An enterprise-wide business continuity testing policy should be established by the board and senior management and should set expectations for business lines and support functions to follow in implementing testing strategies and test plans. The policy should establish a testing cycle that increases in scope and complexity over time. As such, the testing policy should continuously improve by adapting to changes in business conditions and supporting expanded integration testing.
The testing policy should incorporate the use of a BIA and risk assessment for developing enterprise-wide and business line continuity testing strategies. The policy should identify key roles and responsibilities and establish minimum requirements for the institution's business continuity testing, including baseline requirements for frequency, scope, and reporting test results.
Testing policies will vary depending on the size and risk profile of the institution. While all institutions should develop testing policies on an enterprise-wide basis and involve essential employees in the testing process, some considerations differ depending on whether the institution relies on service providers (serviced institutions) or whether it processes its work internally (in-house).
A serviced institution's testing policy should include guidelines addressing tests between the financial institution and its service provider.Refer to the following guidance included in the FFIEC IT Examination Handbook for additional information: June 2004 "Outsourcing Technology Services Booklet" in the section entitled, Related Topics, and the June 2004 "Management Booklet" in the section entitled, Management Considerations for Technology Service Providers. Serviced institutions should test communication and connectivity procedures to be followed when either the financial institution's or service provider's systems, at their primary or alternate sites, are inoperable. Serviced institutions should participate in tests with their critical service providers to ensure that institution employees fully understand the recovery process.
The testing policy for in-house institutions should address the active involvement of personnel when systems and data files are tested. In-house institutions often send their back-up media to a recovery site to be processed by the back-up service provider's employees. This is not a sufficient test of an institution's BCP and is considered ineffective because financial institution employees are not directly involved in the testing process. As a result, the institution cannot verify that tests were conducted properly and institution personnel may not be familiar with recovery procedures and related logistics in the event of a true disaster.
Once an institution develops the testing policy, this policy is typically implemented through the development of testing strategies that include the testing scope and objectives and test planning using various scenarios and testing methods.
The testing policy should include enterprise-wide testing strategies that establish expectations for individual business lines.Business lines include all internal and external supporting functions, such as IT and facilities management. across the testing life cycle of planning, execution, measurement, reporting, and test process improvement.

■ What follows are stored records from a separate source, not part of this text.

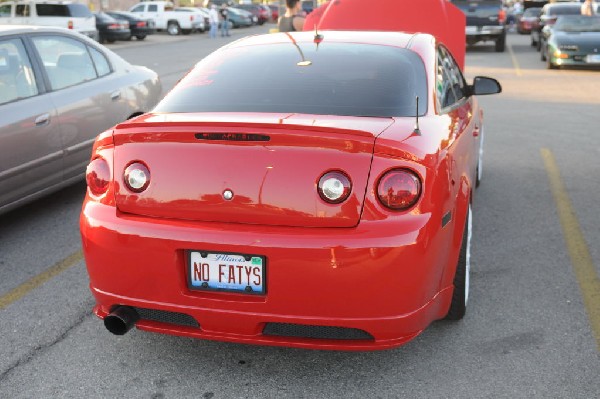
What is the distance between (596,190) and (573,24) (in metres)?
13.2

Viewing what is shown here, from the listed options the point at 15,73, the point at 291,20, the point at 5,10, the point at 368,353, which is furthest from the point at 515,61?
the point at 368,353

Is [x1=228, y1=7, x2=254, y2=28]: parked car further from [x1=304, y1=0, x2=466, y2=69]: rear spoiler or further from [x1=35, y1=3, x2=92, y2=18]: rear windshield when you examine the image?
[x1=304, y1=0, x2=466, y2=69]: rear spoiler

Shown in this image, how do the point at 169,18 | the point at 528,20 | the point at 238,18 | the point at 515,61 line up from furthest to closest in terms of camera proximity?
the point at 238,18, the point at 169,18, the point at 528,20, the point at 515,61

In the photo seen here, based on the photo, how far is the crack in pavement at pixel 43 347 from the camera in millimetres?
3388

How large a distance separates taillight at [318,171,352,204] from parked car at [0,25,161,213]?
2668 mm

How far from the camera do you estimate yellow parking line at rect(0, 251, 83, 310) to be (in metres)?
4.26

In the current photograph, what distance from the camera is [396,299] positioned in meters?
2.98

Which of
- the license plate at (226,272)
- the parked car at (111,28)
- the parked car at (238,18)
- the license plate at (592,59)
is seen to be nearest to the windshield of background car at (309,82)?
the license plate at (226,272)

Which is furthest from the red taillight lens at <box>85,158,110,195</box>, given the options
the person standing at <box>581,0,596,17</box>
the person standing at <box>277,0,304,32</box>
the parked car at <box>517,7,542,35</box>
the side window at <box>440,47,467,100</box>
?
the parked car at <box>517,7,542,35</box>

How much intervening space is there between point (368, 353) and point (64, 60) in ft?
13.3

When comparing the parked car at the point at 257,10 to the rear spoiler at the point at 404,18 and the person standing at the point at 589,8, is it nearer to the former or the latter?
the person standing at the point at 589,8

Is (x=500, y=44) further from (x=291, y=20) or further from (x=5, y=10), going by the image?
(x=5, y=10)

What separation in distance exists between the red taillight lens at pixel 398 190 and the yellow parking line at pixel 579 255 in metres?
1.35

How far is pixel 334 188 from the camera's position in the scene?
2.95 meters
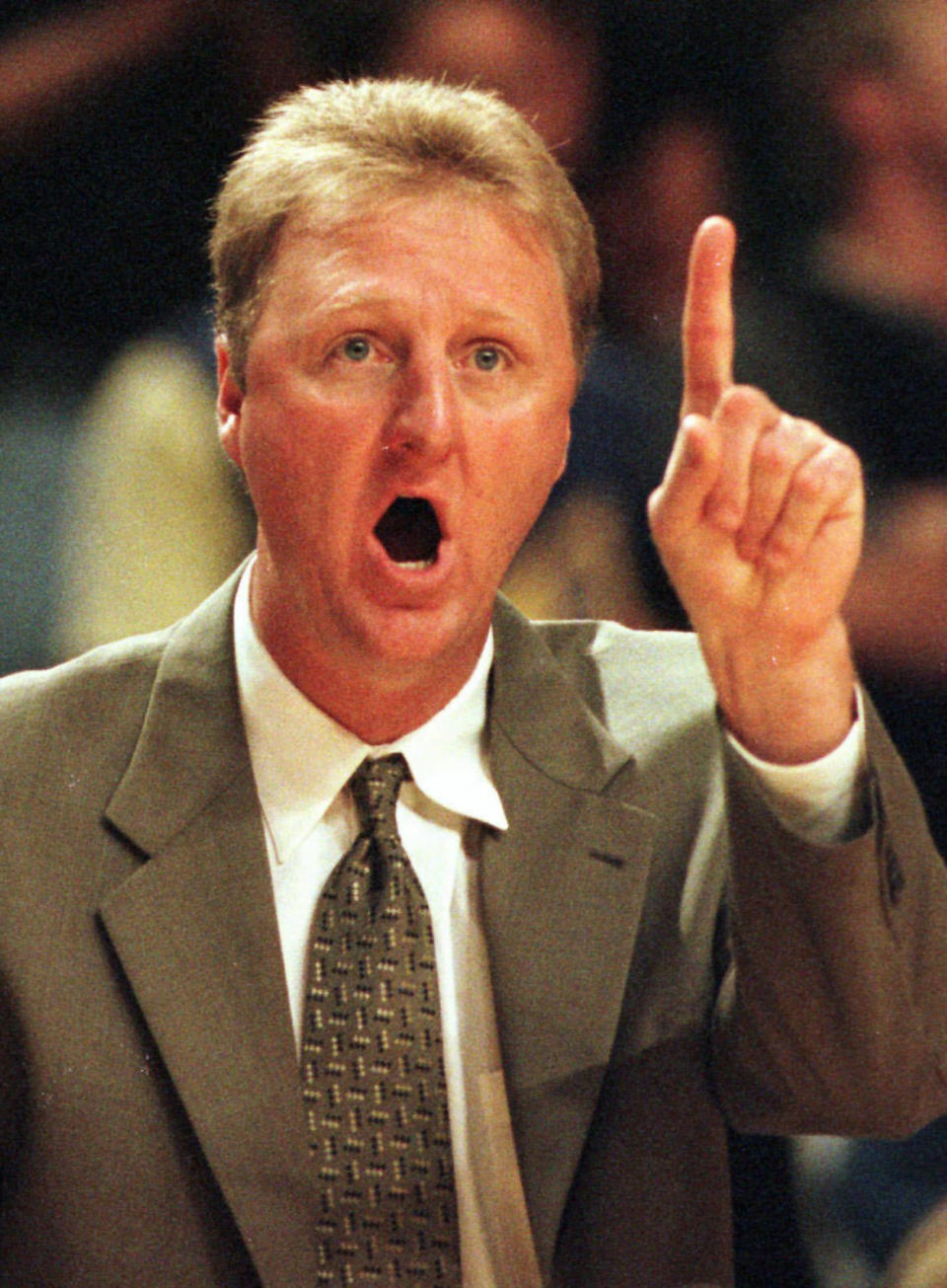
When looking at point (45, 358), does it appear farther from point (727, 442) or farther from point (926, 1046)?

The testing strategy should include the following:
- Expectations for business lines and support functions to demonstrate the achievement of business continuity test objectives consistent with the BIA and risk assessment;
- A description of the depth and breadth of testing to be accomplished;
- The involvement of staff, technology, and facilities;
- Expectations for testing internal and external interdependencies; and
- An evaluation of the reasonableness of assumptions used in developing the testing strategy.
Testing strategies should include the testing scope and objectives, which clearly define what functions, systems, or processes are going to be tested and what will constitute a successful test. The objective of a testing program is to ensure that the business continuity planning process is accurate, relevant, and viable under adverse conditions. Therefore, the business continuity planning process should be tested at least annually, with more frequent testing required when significant changes have occurred in business operations. Testing should include applications and business functions that were identified during the BIA. The BIA determines the recovery point objectives and recovery time objectives, which then help determine the appropriate recovery strategy. Validation of the RPOs and RTOs is important to ensure that they are attainable
Testing objectives should start simply, and gradually increase in complexity and scope. The scope of individual tests can be continually expanded to eventually encompass enterprise-wide testing and testing with vendors and key market participants. Achieving the following objectives provides progressive levels of assurance and confidence in the plan. At a minimum, the testing scope and objectives should:
- Not jeopardize normal business operations;
- Gradually increase the complexity, level of participation, functions, and physical locations involved;
- Demonstrate a variety of management and response proficiencies under simulated crisis conditions, progressively involving more resources and participants;
- Uncover inadequacies so that testing procedures can be revised;
- Consider deviating from the test script to interject unplanned events, such as the loss of key individuals or services; and
- Involve a sufficient volume of all types of transactions to ensure adequate capacity and functionality of the recovery facility.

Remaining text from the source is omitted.